HATEOAS driven REST API

REST architectural style lets you use hypermedia links in the response contents so that the client can dynamically navigate to the appropriate resource by traversing the hypermedia links. Above is conceptually the same as a web user browsing through web pages by clicking the relevant hyperlinks to achieve a final goal.
For example HTTP GET http://api.domain.com/management/departments/10

{
    "departmentId": 10,
    "departmentName": "Administration",
    "locationId": 1700,
    "managerId": 200,
    "links": [
        {
            "href": "10/employees",
            "rel": "employees",
            "type" : "GET"
        }
    ]
}

In the preceding example, the response returned by the server contains hypermedia links to employee resources 10/employees, which can be traversed by the client to read employees belonging to the department.

Idempotent REST API

When making multiple identical requests has the same effect as making a single request – then that REST API is called idempotent.

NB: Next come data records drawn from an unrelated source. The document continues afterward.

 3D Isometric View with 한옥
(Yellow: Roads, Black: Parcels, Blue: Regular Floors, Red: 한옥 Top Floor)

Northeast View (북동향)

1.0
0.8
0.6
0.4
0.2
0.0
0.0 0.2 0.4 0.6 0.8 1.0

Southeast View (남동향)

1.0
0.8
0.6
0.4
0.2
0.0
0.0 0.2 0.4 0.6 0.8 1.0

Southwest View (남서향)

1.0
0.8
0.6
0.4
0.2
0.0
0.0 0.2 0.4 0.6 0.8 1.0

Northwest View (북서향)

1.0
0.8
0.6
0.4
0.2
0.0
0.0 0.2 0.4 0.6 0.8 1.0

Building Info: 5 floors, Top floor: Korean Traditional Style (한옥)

Except POST everything is idempotent, because POST will create a new resource N times if you invoke it N times.

Best practices to Secure REST API

  • Always use HTTPS.
  • Use password hash.
  • Never expose information on URL.
    Usernames, passwords, session tokens, and API keys should not appear in the URL, as this can be captured in web server logs, which makes them easily exploitable.
https://api.domain.com/user-management/users/{id}/someAction?apiKey=abcd123456789  //Very BAD !!
  • Use OAuth instead of basic auth.
  • Add timestamp in request it will prevent the basic reply attack from people who are trying brute force to your system.

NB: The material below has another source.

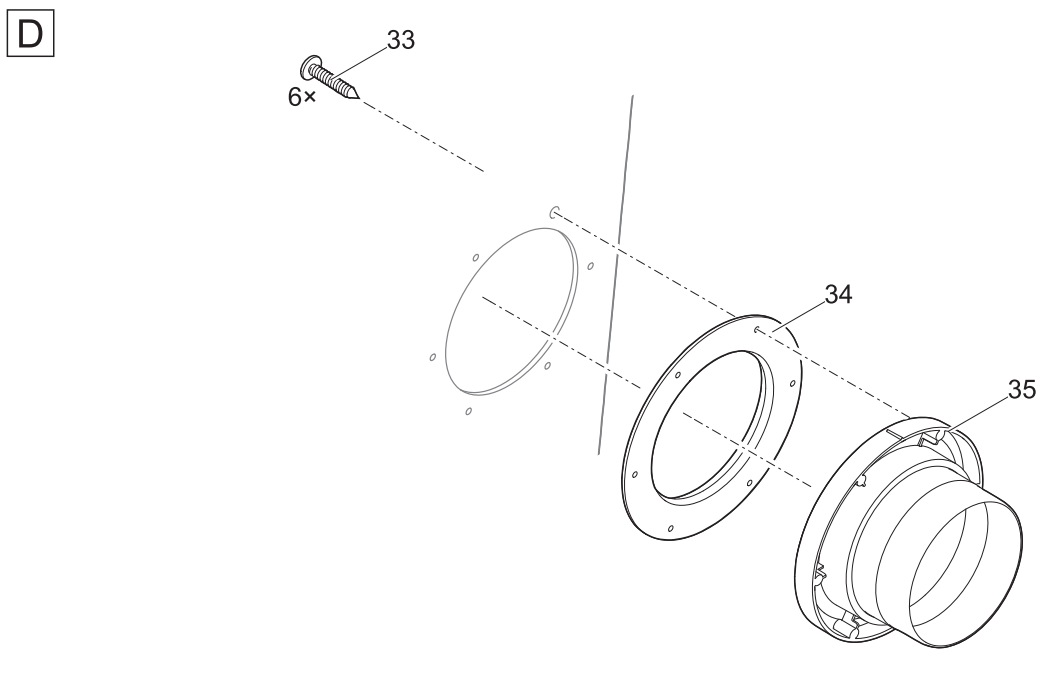 D

33
6×

34

35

Application state vs Resource state

  • Application state : Application state is server-side data which servers store to identify incoming client requests, their previous interaction details, and current context information.
  • Resource state : Resource state is the current state of a resource on a server at any point of time – and it has nothing to do with the interaction between client and server. It is what you get as a response from the server as API response. You refer to it as resource representation.

Advantages of statelessness

  • Statelessness helps in scaling the APIs to millions of concurrent users by deploying it to multiple servers. Any server can handle any request because there is no session related dependency.
  • No server side synchronization.
  • Easy to cache.
  • The server never loses track of “where” each client is in the application because the client sends all necessary information with each request.